(Records of spatial reasoning questions)
━━━━━━
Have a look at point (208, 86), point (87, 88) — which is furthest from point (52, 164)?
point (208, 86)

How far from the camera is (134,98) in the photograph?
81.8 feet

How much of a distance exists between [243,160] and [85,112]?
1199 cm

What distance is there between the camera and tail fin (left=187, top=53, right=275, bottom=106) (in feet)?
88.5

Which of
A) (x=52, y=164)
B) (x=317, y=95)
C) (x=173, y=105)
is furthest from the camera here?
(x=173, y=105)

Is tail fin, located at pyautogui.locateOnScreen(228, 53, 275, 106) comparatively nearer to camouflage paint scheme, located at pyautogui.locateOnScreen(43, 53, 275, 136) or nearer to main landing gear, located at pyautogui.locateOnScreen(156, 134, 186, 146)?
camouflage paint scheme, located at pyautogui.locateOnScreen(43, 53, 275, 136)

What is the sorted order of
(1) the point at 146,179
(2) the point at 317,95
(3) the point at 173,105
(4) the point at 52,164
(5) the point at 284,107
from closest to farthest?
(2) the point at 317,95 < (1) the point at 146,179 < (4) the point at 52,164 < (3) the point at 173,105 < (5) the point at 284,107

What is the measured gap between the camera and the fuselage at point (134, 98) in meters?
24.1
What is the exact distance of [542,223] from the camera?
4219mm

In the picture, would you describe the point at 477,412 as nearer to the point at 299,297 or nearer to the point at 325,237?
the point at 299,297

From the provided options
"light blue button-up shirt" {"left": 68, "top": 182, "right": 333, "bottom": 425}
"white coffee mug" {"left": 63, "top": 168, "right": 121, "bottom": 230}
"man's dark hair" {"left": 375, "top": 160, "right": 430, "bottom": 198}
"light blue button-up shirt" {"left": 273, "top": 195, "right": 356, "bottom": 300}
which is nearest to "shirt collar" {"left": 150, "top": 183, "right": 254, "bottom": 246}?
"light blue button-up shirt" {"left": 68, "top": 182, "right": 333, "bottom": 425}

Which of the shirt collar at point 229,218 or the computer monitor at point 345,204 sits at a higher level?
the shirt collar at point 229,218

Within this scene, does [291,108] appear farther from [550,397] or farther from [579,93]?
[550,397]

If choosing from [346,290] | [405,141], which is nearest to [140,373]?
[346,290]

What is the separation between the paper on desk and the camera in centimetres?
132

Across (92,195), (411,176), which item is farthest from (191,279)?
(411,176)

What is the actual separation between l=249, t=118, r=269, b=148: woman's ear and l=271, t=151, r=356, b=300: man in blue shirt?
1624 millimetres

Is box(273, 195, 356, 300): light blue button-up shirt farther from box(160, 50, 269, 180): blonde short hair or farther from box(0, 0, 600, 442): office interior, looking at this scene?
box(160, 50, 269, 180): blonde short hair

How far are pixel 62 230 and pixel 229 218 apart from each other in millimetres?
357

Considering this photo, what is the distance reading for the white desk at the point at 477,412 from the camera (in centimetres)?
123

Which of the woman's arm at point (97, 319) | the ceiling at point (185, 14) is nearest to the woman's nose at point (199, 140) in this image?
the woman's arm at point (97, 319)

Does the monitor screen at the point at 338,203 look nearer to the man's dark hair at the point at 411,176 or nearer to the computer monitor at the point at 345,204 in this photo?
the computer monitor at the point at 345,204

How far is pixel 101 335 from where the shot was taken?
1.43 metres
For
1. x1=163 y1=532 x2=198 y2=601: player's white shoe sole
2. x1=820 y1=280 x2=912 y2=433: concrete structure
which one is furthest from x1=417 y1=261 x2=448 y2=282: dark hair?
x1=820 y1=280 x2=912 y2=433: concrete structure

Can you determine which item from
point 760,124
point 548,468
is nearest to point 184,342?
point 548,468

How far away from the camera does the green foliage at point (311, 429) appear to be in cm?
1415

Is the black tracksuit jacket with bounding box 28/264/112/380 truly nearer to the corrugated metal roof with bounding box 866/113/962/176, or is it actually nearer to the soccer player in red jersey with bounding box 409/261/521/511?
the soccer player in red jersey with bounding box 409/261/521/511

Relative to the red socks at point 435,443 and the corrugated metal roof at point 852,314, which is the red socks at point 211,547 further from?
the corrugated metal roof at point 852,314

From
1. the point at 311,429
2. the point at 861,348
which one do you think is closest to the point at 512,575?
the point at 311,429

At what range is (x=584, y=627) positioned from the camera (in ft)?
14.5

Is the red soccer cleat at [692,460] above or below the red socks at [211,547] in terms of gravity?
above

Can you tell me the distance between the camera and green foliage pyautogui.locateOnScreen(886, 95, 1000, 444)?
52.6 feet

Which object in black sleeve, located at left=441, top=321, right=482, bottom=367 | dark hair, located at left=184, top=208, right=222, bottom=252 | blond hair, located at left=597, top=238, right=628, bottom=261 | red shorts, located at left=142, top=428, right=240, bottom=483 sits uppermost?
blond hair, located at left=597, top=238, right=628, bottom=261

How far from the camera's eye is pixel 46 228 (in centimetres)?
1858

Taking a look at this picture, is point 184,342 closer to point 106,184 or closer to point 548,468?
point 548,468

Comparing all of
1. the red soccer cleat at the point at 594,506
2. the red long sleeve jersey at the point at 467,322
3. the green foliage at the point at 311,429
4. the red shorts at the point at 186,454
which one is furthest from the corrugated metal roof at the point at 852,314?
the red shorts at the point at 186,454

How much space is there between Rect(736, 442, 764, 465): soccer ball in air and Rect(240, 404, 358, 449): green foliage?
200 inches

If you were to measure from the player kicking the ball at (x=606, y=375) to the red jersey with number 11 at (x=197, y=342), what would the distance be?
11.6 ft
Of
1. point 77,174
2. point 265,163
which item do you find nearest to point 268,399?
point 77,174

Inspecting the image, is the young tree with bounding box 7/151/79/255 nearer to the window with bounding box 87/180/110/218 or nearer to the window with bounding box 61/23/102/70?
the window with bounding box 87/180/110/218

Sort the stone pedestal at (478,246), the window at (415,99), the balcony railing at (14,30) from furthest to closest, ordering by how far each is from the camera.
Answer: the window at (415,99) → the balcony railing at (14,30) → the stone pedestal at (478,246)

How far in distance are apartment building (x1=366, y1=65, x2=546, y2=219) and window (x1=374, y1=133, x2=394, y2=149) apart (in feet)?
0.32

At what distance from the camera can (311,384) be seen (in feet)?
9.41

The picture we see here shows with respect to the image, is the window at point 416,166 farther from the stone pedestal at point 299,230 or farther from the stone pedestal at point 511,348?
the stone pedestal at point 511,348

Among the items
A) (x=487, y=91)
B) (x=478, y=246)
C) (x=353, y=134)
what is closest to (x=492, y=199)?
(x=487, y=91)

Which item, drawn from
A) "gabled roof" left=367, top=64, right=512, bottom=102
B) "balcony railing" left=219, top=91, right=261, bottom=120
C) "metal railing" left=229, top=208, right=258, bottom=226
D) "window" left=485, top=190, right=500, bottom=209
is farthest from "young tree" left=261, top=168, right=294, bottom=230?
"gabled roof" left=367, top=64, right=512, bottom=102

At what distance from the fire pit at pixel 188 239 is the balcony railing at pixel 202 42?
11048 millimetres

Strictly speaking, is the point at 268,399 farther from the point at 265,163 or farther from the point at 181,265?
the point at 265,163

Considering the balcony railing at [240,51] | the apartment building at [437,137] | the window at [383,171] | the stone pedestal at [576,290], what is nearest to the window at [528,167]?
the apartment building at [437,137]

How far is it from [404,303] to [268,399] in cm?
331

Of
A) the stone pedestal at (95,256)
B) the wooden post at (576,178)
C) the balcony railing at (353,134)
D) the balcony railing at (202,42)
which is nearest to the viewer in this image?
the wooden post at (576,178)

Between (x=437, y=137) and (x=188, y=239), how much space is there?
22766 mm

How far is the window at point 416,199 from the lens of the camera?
━━━━━━
• **WHAT TO DO**
Reproduce all of the items above, substituting "vertical stabilizer" for each occurrence of "tail fin" and leaving everything else as it stands.

• **ANSWER FOR THIS EXERCISE**
Have a look at point (208, 86), point (87, 88) — which is furthest from point (52, 164)?
point (208, 86)

How far from the camera is (134,98) in the photograph?
81.8 feet

How much of a distance exists between [243,160] and [85,112]?
1199 cm

What distance is there between the camera and vertical stabilizer (left=187, top=53, right=275, bottom=106) (in feet)?
88.5

Which of
A) (x=52, y=164)
B) (x=317, y=95)
C) (x=173, y=105)
is furthest from the camera here?
(x=173, y=105)

Is vertical stabilizer, located at pyautogui.locateOnScreen(228, 53, 275, 106) comparatively nearer to camouflage paint scheme, located at pyautogui.locateOnScreen(43, 53, 275, 136) or nearer to main landing gear, located at pyautogui.locateOnScreen(156, 134, 186, 146)?
camouflage paint scheme, located at pyautogui.locateOnScreen(43, 53, 275, 136)

What is the sorted order of
(1) the point at 146,179
(2) the point at 317,95
(3) the point at 173,105
(4) the point at 52,164
(5) the point at 284,107
from closest to farthest?
(2) the point at 317,95 < (1) the point at 146,179 < (4) the point at 52,164 < (3) the point at 173,105 < (5) the point at 284,107

What is the measured gap between the camera and the fuselage at point (134, 98) in meters?
24.1
What is the exact distance of [542,223] from the camera?
4219mm

In the picture, would you describe the point at 477,412 as nearer to the point at 299,297 or nearer to the point at 325,237?
the point at 299,297

From the provided options
"light blue button-up shirt" {"left": 68, "top": 182, "right": 333, "bottom": 425}
"white coffee mug" {"left": 63, "top": 168, "right": 121, "bottom": 230}
"man's dark hair" {"left": 375, "top": 160, "right": 430, "bottom": 198}
"light blue button-up shirt" {"left": 273, "top": 195, "right": 356, "bottom": 300}
which is nearest to "shirt collar" {"left": 150, "top": 183, "right": 254, "bottom": 246}?
"light blue button-up shirt" {"left": 68, "top": 182, "right": 333, "bottom": 425}

Which of the shirt collar at point 229,218 or the computer monitor at point 345,204 sits at a higher level?
the shirt collar at point 229,218

Within this scene, does [291,108] appear farther from [550,397] or farther from [579,93]?
[550,397]

If choosing from [346,290] | [405,141], which is nearest to [140,373]?
[346,290]

What is the separation between the paper on desk and the camera in centimetres?
132

Across (92,195), (411,176), which item is farthest from (191,279)?
(411,176)

What is the actual separation between l=249, t=118, r=269, b=148: woman's ear and l=271, t=151, r=356, b=300: man in blue shirt?
1624 millimetres

Is box(273, 195, 356, 300): light blue button-up shirt farther from box(160, 50, 269, 180): blonde short hair or farther from box(0, 0, 600, 442): office interior, looking at this scene?
box(160, 50, 269, 180): blonde short hair

How far are pixel 62 230 and pixel 229 218 apart from each other in millimetres?
357

Considering this photo, what is the distance reading for the white desk at the point at 477,412 from the camera (in centimetres)?
123

Which of the woman's arm at point (97, 319) | the ceiling at point (185, 14) is nearest to the woman's nose at point (199, 140) in this image?
the woman's arm at point (97, 319)

Does the monitor screen at the point at 338,203 look nearer to the man's dark hair at the point at 411,176 or nearer to the computer monitor at the point at 345,204 in this photo?
the computer monitor at the point at 345,204

How far is pixel 101 335 from where the shot was taken?
1.43 metres
For
1. x1=163 y1=532 x2=198 y2=601: player's white shoe sole
2. x1=820 y1=280 x2=912 y2=433: concrete structure
which one is furthest from x1=417 y1=261 x2=448 y2=282: dark hair?
x1=820 y1=280 x2=912 y2=433: concrete structure

Can you determine which item from
point 760,124
point 548,468
is nearest to point 184,342?
point 548,468

How far away from the camera does the green foliage at point (311, 429) appear to be in cm?
1415

Is the black tracksuit jacket with bounding box 28/264/112/380 truly nearer to the corrugated metal roof with bounding box 866/113/962/176, or is it actually nearer to the soccer player in red jersey with bounding box 409/261/521/511?
the soccer player in red jersey with bounding box 409/261/521/511

Relative to the red socks at point 435,443 and the corrugated metal roof at point 852,314, which is the red socks at point 211,547 further from?
the corrugated metal roof at point 852,314

From
1. the point at 311,429
2. the point at 861,348
which one do you think is closest to the point at 512,575?
the point at 311,429

At what range is (x=584, y=627) positioned from the camera (in ft)?
14.5

Is the red soccer cleat at [692,460] above or below the red socks at [211,547] in terms of gravity?
above

Can you tell me the distance between the camera and green foliage pyautogui.locateOnScreen(886, 95, 1000, 444)?
52.6 feet

Which object in black sleeve, located at left=441, top=321, right=482, bottom=367 | dark hair, located at left=184, top=208, right=222, bottom=252 | blond hair, located at left=597, top=238, right=628, bottom=261 | red shorts, located at left=142, top=428, right=240, bottom=483 sits uppermost?
blond hair, located at left=597, top=238, right=628, bottom=261

How far from the camera's eye is pixel 46 228 (in centimetres)?
1858

Taking a look at this picture, is point 184,342 closer to point 106,184 or closer to point 548,468?
point 548,468

Comparing all of
1. the red soccer cleat at the point at 594,506
2. the red long sleeve jersey at the point at 467,322
3. the green foliage at the point at 311,429
4. the red shorts at the point at 186,454
which one is furthest from the corrugated metal roof at the point at 852,314?
the red shorts at the point at 186,454

How much space is there between Rect(736, 442, 764, 465): soccer ball in air and Rect(240, 404, 358, 449): green foliage?
200 inches

If you were to measure from the player kicking the ball at (x=606, y=375) to the red jersey with number 11 at (x=197, y=342), what would the distance be?
11.6 ft
Of
1. point 77,174
2. point 265,163
which item do you find nearest to point 268,399?
point 77,174

Inspecting the image, is the young tree with bounding box 7/151/79/255 nearer to the window with bounding box 87/180/110/218 or nearer to the window with bounding box 61/23/102/70?
the window with bounding box 87/180/110/218

Sort the stone pedestal at (478,246), the window at (415,99), the balcony railing at (14,30) from furthest to closest, ordering by how far each is from the camera.
Answer: the window at (415,99) → the balcony railing at (14,30) → the stone pedestal at (478,246)

How far in distance are apartment building (x1=366, y1=65, x2=546, y2=219) and window (x1=374, y1=133, x2=394, y2=149) apart (in feet)?
0.32

At what distance from the camera can (311,384) be seen (in feet)?
9.41

The picture we see here shows with respect to the image, is the window at point 416,166 farther from the stone pedestal at point 299,230 or farther from the stone pedestal at point 511,348?
the stone pedestal at point 511,348

Among the items
A) (x=487, y=91)
B) (x=478, y=246)
C) (x=353, y=134)
what is closest to (x=492, y=199)?
(x=487, y=91)

Which item, drawn from
A) "gabled roof" left=367, top=64, right=512, bottom=102
B) "balcony railing" left=219, top=91, right=261, bottom=120
C) "metal railing" left=229, top=208, right=258, bottom=226
D) "window" left=485, top=190, right=500, bottom=209
is farthest from "young tree" left=261, top=168, right=294, bottom=230?
"gabled roof" left=367, top=64, right=512, bottom=102

At what distance from the fire pit at pixel 188 239 is the balcony railing at pixel 202 42?
11048 millimetres

Strictly speaking, is the point at 268,399 farther from the point at 265,163 or farther from the point at 181,265?
the point at 265,163

Considering the balcony railing at [240,51] | the apartment building at [437,137] | the window at [383,171] | the stone pedestal at [576,290], what is nearest to the window at [528,167]?
the apartment building at [437,137]

How far is it from [404,303] to [268,399] in cm?
331

Of
A) the stone pedestal at (95,256)
B) the wooden post at (576,178)
C) the balcony railing at (353,134)
D) the balcony railing at (202,42)
which is nearest to the viewer in this image?
the wooden post at (576,178)

Between (x=437, y=137) and (x=188, y=239), how much space is there?
22766 mm

How far is the window at point 416,199 from the lens of the camera?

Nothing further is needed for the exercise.